Thirteen agency police officers received more in salary, overtime and other payments in that period than did Executive Director Patrick Foye, whose annual salary is $289,000.

Most of the top overtime earners are police officers, including one who has been averaging an estimated 100 hours of work a week this year, including 60 hours of overtime. That is the equivalent of working more than 14 hours a day, seven days a week. The top 10 overtime earners are averaging an estimated 46 extra hours each week, a workload that experts say raises questions about efficiency and public safety, and is quite high even in a profession where significant overtime is routine.

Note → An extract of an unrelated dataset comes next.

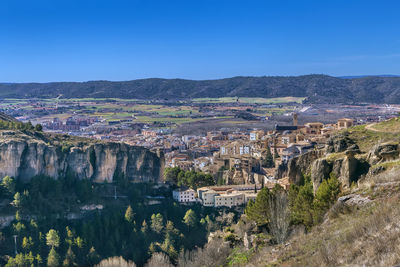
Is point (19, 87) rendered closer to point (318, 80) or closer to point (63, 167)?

[....] This year’s top overtime earner has been Officer Morris Cofield, who has a base salary of $90,000 but was paid $262,620 through September, almost $40,000 more than Foye got in the same period. His $172,579 in overtime earnings equal an estimated 59 extra hours of work a week.

Last year, Andrew Kurpat, another officer with a base $90,000 salary, was the agency’s top-paid employee, with $330,856 of earnings, bolstered by $214,643 of overtime and other additional pay. He worked an estimated 56 overtime hours a week for the year. He was one of 11 officers to earn more than Foye’s annual salary in 2013, and one of eight to receive more than $300,000.
Your average security guard employed in the private sector is paid around $31,000 a year in the state of New York. These officers are bringing in ten times the salary of their private sector counterparts. While it's true these are the highest paid of the bunch, the base salary for a port authority officer starts at $32,361 and it's jacked up to an outrageous $90,000 after just five years of "service." That's three times more than those in the private sector as base pay, not including the insane overtime they're racking up.

Public servants in theory are supposed to be "serving" the public, it used to be if you took a job with the government you get lower pay for the same job but have better job security, now you have better pay, better job security, and the people paying your salary make less than half what you do. This matches perfectly with the definition of a Kleptocracy.

As it's described on Wikipedia:
Kleptocracy, alternatively cleptocracy or kleptarchy, is a form of political and government corruption where the government exists to increase the personal wealth and political power of its officials and the ruling class at the expense of the wider population, often with pretense of honest service.
A study from 2007, which went widely ignored, showed your average taxpayer, including those making just $30,000 annually, when you add up every last tax they're paying have an average tax-rate of around %40. Feudal serfs only paid some %10-20 of their income to their "lord," meanwhile your average American is paying double.

How much longer can this lunacy continue?